Он опять безрадостно вздохнул и открыл первую страницу. Поехали.
Копия свидетельства о смерти Анатолия Анатолиевича Хутчиша, студента-заочника второго курса Московского инженерно-строительного института (см. Личное дело 1770/07.ВВ, Анатолий Хутчиш, субъект «Буратино»). Умер от гриппа в 1984 г., похоронен на Ваганьковском кладбище (г. Москва), участок номер 2786.

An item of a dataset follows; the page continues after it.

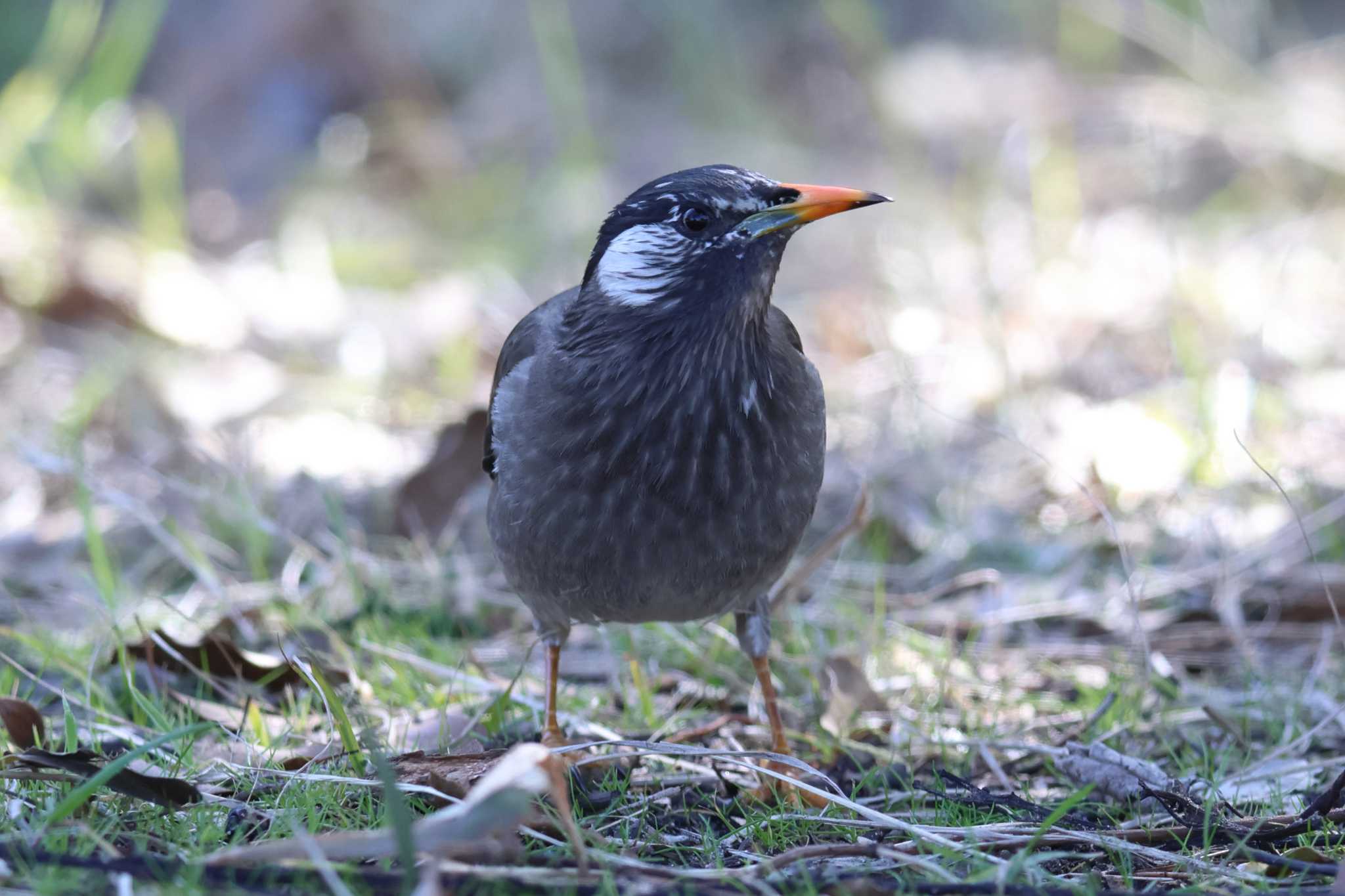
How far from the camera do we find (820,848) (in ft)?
8.38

Генерал раздраженно отбросил папку. Липовые свидетельства о смерти его совершенно не интересовали: все обитатели объекта (пардон, бывшего объекта) У-17-Б де-юре считались умершими — во избежание... Семена же интересовали отнюдь не официальные материалы. Он взял следующую, сладковато пахнущую мышами папку. Эт-то еще что такое?

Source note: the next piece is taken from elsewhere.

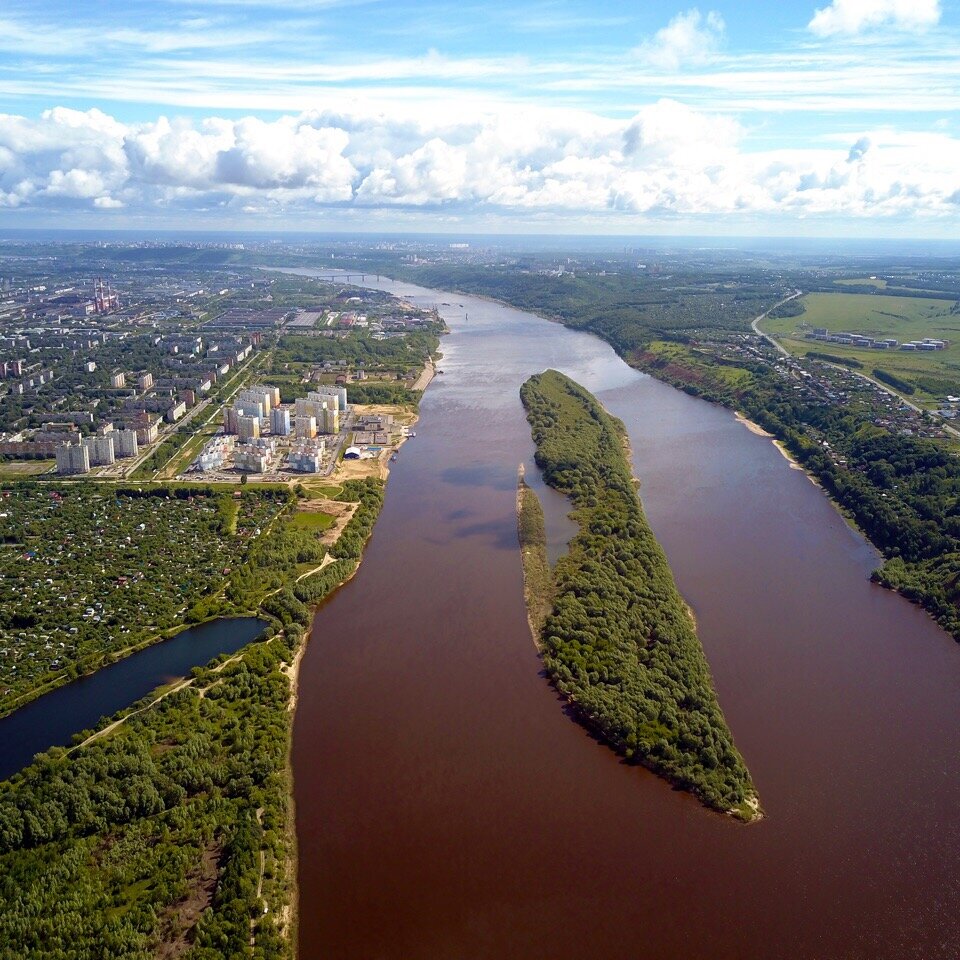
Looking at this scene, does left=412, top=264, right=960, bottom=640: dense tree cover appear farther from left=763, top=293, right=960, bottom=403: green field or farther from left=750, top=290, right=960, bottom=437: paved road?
left=763, top=293, right=960, bottom=403: green field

Отчет американской этнографической экспедиции, в семьдесят четвертом году работавшей в резервации индейцев Чин-чень-а-Чиу — одного из самых загадочных племен, живущего в резервации несколько южнее города Форт Майерс (тоже мне город нашли, засранцы, деревенька с задрипанной мэрией, жителей небось тыщ пять душ, а туда же — «город»), в двухстах километрах от Мексиканского залива. Генерал бегло просмотрел русский перевод. Начальник экспедиции Г.Арчер (он же — майор ВМС США Г. Баквитсон, см. дело ИЛ-464/17) извещал ректорат нью-орлеанского этнографического института, что его группой среди жителей племени обнаружен мальчик несомненно белой расы (белокурые волосы, голубые глаза, строение черепа и скелета и т.п.). Мальчик, которому на вид было лет десять, изъяснялся на странной смеси местного наречия (Мио-Уио, см. Справочник редких наречий, М., Просвещение, 1981 г.) и другого языка, опознанного одним из членов группы как русский. После длительных бесед группе удалось выяснить, что мальчика зовут Толиа. Отчество: неизвестно. Фамилия: неизвестна. Индейцы называют его Хутшиш, что в переводе с Мио-Уио означает Перспективный Воин, Вышедший На Рассвете Из Моря С Большой Рыбой В Руках. Полных лет: восемь. Несколько следующих страниц отчета отсутствовали, зато вместо них было помещено уведомление, что, дескать, ознакомиться со стенограммой диалога между найденышем и переводчиком группы Дж. Фареллом, результатами первичного медицинского обследования найденыша, а также с материалами о перевозке найденыша в Нью-Орлеан можно, если заглянуть в Личное дело 1770/07.ВВ, субъект «Буратино».